* **Excerpt**
--------
Incident documentation/20150825-Redis

Summary

A surge in the number of Cirrus Elastica Write jobs happened to send to the jobqueue more jobs than could be processed. This resulted in a progressively larger memory usage by the redis servers, which resulted in their inability to trim the AOF file we use as persistency. This resulted in Redis servers filling up their disks and finally becoming unable to process any job and in ocg malfunctioning.

Timeline

Aug 24 17:58 ElasticSearch indexes get freezed. Chase froze the index to do a test restart of an Elasticsearch node with alternate allocation settings for T109104
Aug 24 18:15 Chase tries to unfreeze the indexes as the test is over but issues the wrong command "mwscript maintenance/showJobs.php --wiki enwiki --group --thaw" instead of "mwscript extensions/CirrusSearch/maintenance/freezeWritesToCluster.php --thaw". The command 'succeeded' without error but did not unfreeze the cluster.
Aug 24 18:00 - Aug 25 04:00 the network traffic and the number of submitted jobs continues to grow, as all ES jobs get resubmitted as they fail, and this causes a thundering herd effect.
Aug 25 00:00 Around this time, all of the redis hosts reached a very high memory mark. This made in turn the background trimming of the AOF file impossible. Disk space is quickly exhausted
Aug 25 03:57 First critical alert on rdb1003's disk
Aug 25 04:10 (timing is approximate) Connections to redis become difficult given the huge in-memory dataset that probably makes the CPU be a bottleneck, the number of jobs processed plummets.
Aug 25 04:19 Redis alerts on rdb1003 that has meanwhile filled its disk completely start to come out
Aug 25 05:45 Giuseppe wakes up and sees the alerts, investigation starts
Aug 25 06:00 After determining the disks are full on all redises due to a huge AOF, Giuseppe finds out there is no way to trim them at the moment. Tim, Ori and Aaron join the investigation
Aug 25 06:40 An attempt to take a snapshot on rdb1002 (after failing to do so on other servers) is started. This will finally prove to end successfully. Ocg service starts flapping.
--------
* **Given entries**
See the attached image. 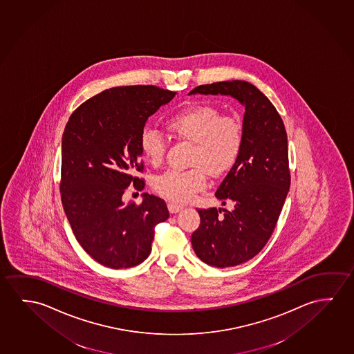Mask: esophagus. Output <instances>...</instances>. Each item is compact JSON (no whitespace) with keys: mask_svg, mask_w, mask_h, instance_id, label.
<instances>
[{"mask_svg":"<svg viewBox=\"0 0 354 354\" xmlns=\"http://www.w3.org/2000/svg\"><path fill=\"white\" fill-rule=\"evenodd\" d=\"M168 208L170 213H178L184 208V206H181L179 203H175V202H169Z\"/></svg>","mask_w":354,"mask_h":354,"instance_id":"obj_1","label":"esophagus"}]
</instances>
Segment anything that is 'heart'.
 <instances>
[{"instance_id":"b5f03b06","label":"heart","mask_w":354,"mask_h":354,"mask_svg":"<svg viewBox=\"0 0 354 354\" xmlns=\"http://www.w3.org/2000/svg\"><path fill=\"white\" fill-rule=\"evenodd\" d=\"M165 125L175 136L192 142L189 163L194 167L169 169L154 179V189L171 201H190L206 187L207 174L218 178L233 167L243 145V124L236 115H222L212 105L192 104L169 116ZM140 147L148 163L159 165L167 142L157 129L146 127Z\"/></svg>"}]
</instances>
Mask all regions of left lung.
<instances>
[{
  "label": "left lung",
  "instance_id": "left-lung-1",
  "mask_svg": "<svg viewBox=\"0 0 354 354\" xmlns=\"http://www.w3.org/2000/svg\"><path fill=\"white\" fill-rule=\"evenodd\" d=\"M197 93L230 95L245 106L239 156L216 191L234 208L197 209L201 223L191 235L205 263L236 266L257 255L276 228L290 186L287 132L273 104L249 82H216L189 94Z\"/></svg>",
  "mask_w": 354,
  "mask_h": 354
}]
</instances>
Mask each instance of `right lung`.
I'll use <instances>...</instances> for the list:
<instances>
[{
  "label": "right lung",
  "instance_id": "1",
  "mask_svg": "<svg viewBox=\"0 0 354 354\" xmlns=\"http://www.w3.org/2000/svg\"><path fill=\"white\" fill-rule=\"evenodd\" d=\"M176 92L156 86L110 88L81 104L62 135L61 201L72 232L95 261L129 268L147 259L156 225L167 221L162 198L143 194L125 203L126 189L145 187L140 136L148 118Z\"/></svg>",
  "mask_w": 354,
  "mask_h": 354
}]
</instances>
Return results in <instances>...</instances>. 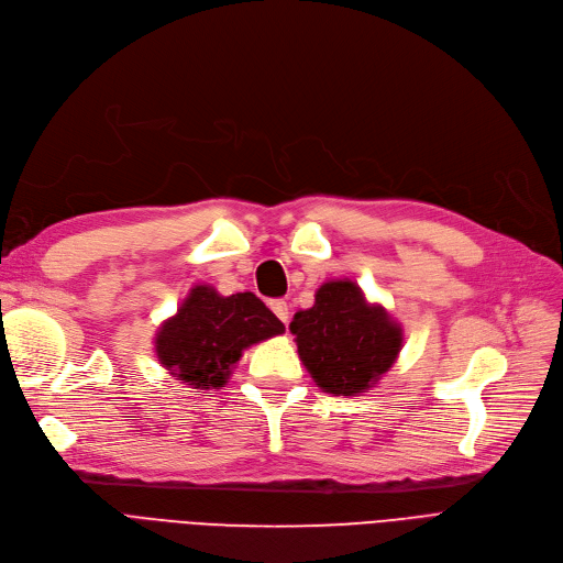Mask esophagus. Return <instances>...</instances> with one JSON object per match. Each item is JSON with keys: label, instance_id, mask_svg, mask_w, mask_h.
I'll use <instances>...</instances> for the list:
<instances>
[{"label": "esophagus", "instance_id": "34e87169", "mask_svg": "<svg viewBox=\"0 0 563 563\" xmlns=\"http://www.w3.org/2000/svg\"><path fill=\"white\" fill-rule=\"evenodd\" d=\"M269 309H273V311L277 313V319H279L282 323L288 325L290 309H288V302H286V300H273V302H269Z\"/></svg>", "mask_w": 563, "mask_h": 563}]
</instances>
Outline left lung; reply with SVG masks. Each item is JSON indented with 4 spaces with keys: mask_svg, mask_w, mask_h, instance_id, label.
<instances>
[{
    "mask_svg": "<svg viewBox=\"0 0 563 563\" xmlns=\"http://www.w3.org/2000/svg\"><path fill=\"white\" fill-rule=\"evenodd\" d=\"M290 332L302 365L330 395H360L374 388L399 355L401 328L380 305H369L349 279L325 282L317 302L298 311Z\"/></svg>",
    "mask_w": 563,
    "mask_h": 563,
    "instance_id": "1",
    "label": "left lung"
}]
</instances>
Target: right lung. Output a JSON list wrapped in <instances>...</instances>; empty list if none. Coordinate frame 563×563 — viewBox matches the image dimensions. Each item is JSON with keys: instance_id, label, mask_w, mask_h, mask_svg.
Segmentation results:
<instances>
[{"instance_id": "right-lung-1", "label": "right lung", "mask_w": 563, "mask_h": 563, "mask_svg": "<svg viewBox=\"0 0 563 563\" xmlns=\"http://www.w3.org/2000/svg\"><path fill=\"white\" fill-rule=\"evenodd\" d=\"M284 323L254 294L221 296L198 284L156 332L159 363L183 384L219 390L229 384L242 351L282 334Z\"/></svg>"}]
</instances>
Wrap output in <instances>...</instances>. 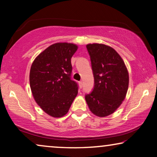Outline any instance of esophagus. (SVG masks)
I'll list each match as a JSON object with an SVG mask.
--------
* **Required task 1**
Based on the incident report, state whether each statement agrees with it, answering yes or no and quoting the deciding words: (a) The wrong command Chase issued returned an error. (b) The first critical alert was about the disk on rdb1003. (c) The snapshot attempt on rdb1002 was the first such attempt on any server.
* **Required task 2**
Identify each line in the records that contains the string "left", and copy those lines.

* **Task result 1**
(a) No: "The command 'succeeded' without error but did not unfreeze the cluster."
(b) Yes: "Aug 25 03:57 First critical alert on rdb1003's disk"
(c) No: "(after failing to do so on other servers)"

* **Task result 2**
Mask all regions of left lung.
  "label": "left lung",
  "instance_id": "left-lung-1",
Outline left lung; reply with SVG masks. Each item is JSON indented with 4 spaces with keys: mask_svg, mask_w, mask_h, instance_id, label.
    "label": "left lung"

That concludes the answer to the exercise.